I have been watching the “Walking in Memphis” commercial from Facebook’s More Together campaign, and I think it’s an interesting case study in storytelling for better and for worse.
The people who made this spot clearly know their stuff. They embrace conflict to engage the audience, they suggest a deeper meaning that could make the communication feel relevant, and they express a purpose that I could get on board with. But ultimately, they’re not quite honest enough to make me believe that it’s the actual Facebook story I’m seeing here. It leaves me wondering, in the words of the song, “Do I really feel the way I feel?”
I know what they want me to feel because they’ve done an excellent job of laying out the clues. On the surface, the spot is moving and bittersweet, like the ache of homesickness. It’s a montage of regular folks, along with some more unusual characters, going about their lives while singing along to the 1991 Top 40 hit “Walking in Memphis” by Marc Cohn. (Here’s a link, if you haven’t seen it.) Some of the scenes tug immediately and powerfully at my heartstrings, like the father cooing the lyrics to his toddler daughter or the forlorn woman crying them in her car on a rainy night outside a 24-hour bail bonds office. But as the spot concluded, I couldn’t help feeling a different kind of pang.
Yes, Facebook does what the ad shows. It connects me and helps me share what I’m feeling with friends and loved ones, close and distant—and I’m grateful for that. But that’s not the Facebook story I’m worried about in 2019. What the ad shows is the generic promise of social media. And I suppose that Facebook, as the largest player in the category, benefits more from the expression of that promise than any of its competitors. But what’s left out is all the stuff that worries me about social media in general and Facebook in particular—the stuff about big data and privacy, about manipulation and exploitation.

◆ Parts of the exercise ◆
(a) Can you reproduce the commentary on Facebook's "Walking in Memphis" ad word for word, starting with "I have been" and going on through "and for worse."?
(b) How would you condense the paragraph beginning "Yes, Facebook does what the ad shows" in the Facebook ad commentary into a short bulleted list of its main points?
(c) Can you continue the commentary on Facebook's "Walking in Memphis" ad from its last sentence onward?

◆ Information given ◆
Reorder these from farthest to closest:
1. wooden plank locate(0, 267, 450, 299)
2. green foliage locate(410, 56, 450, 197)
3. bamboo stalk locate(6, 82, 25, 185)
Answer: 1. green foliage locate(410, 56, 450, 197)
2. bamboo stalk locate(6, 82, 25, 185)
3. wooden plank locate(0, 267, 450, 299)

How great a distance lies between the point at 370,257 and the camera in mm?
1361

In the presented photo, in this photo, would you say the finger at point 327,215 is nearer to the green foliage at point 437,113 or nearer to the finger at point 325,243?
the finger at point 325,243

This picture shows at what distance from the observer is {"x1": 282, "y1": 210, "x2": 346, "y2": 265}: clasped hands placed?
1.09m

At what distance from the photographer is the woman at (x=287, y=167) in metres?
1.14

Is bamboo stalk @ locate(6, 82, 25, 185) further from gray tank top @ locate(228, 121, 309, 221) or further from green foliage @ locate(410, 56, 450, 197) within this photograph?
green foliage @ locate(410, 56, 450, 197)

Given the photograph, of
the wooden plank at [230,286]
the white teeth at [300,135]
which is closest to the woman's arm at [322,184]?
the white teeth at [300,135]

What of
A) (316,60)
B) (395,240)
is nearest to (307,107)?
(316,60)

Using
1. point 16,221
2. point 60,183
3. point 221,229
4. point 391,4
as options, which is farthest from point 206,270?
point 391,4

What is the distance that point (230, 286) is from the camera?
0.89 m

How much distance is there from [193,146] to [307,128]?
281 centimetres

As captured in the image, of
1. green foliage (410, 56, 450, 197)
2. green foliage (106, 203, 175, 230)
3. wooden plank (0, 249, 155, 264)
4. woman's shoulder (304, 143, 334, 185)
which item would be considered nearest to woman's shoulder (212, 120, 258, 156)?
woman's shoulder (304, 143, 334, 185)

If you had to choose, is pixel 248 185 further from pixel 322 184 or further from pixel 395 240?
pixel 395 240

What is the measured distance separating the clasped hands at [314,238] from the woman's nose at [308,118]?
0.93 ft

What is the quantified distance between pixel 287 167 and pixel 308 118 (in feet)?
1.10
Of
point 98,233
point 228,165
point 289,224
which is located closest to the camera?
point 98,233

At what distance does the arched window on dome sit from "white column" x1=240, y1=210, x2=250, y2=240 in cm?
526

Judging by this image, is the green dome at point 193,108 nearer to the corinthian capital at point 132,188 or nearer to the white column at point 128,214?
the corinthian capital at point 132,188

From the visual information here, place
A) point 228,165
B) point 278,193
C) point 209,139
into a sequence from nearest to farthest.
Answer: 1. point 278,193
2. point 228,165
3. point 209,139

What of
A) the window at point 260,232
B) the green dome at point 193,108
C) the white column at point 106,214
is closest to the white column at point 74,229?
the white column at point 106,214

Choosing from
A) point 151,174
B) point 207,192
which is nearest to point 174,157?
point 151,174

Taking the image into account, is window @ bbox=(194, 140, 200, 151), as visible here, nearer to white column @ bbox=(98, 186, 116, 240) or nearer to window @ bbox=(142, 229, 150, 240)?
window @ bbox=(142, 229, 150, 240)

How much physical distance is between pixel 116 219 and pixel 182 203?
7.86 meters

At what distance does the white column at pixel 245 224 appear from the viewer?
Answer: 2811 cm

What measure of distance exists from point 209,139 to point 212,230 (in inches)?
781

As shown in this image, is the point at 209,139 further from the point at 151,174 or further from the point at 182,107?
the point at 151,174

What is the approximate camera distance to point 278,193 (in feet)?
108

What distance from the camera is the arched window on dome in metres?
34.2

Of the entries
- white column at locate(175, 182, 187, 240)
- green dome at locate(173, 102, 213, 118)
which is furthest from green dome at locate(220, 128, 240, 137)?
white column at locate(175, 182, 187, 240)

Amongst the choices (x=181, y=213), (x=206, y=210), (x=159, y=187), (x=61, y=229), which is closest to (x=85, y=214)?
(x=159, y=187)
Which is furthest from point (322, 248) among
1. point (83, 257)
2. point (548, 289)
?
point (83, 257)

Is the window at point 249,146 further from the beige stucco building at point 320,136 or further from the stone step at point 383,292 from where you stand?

◆ The answers ◆
(a)
I have been watching the “Walking in Memphis” commercial from Facebook’s More Together campaign, and I think it’s an interesting case study in storytelling for better and for worse.

(b)
- Facebook does what the ad shows. It connects the writer with friends and loved ones, close and distant, and helps share feelings with them, which the writer is grateful for.
- That is not the Facebook story the writer is worried about in 2019.
- The ad shows the generic promise of social media. The writer supposes that Facebook, as the category's largest player, benefits from that promise more than its competitors do.
- Left out are the writer's worries about social media and Facebook: big data and privacy, manipulation and exploitation.

(c)
Facebook has always been a misdirect, a service that only appears to be free because the actual product is us, the people using the site. Now I don’t mind that misdirect so much that it would compel me to stop using Facebook. I kind of know what they’re up to, and I’m generally willing to go along with it. I understand that the money earned by selling the aggregated data of all the users is what pays for the services that I enjoy. As long as that’s all Facebook is doing and it is not being overly greedy or evil about it, I’m okay. Sometimes, though, they make me question that bargain—like when they conduct literal experiments on me by manipulating what shows up in my feed in order to influence my emotions or when it comes to light that Facebook has been sharing the content of my private messages or when it is accused of what amounts to complicity in manipulating the outcome of an election. At this point, I feel like I’ve put up with a lot, and I’m starting to feel more than a little squeamish about the bargain I seem to have made with Facebook. That’s why I wish they would quit pretending that they are only about connecting me with my loved ones and bringing the world together. I wish they would own up to their whole story.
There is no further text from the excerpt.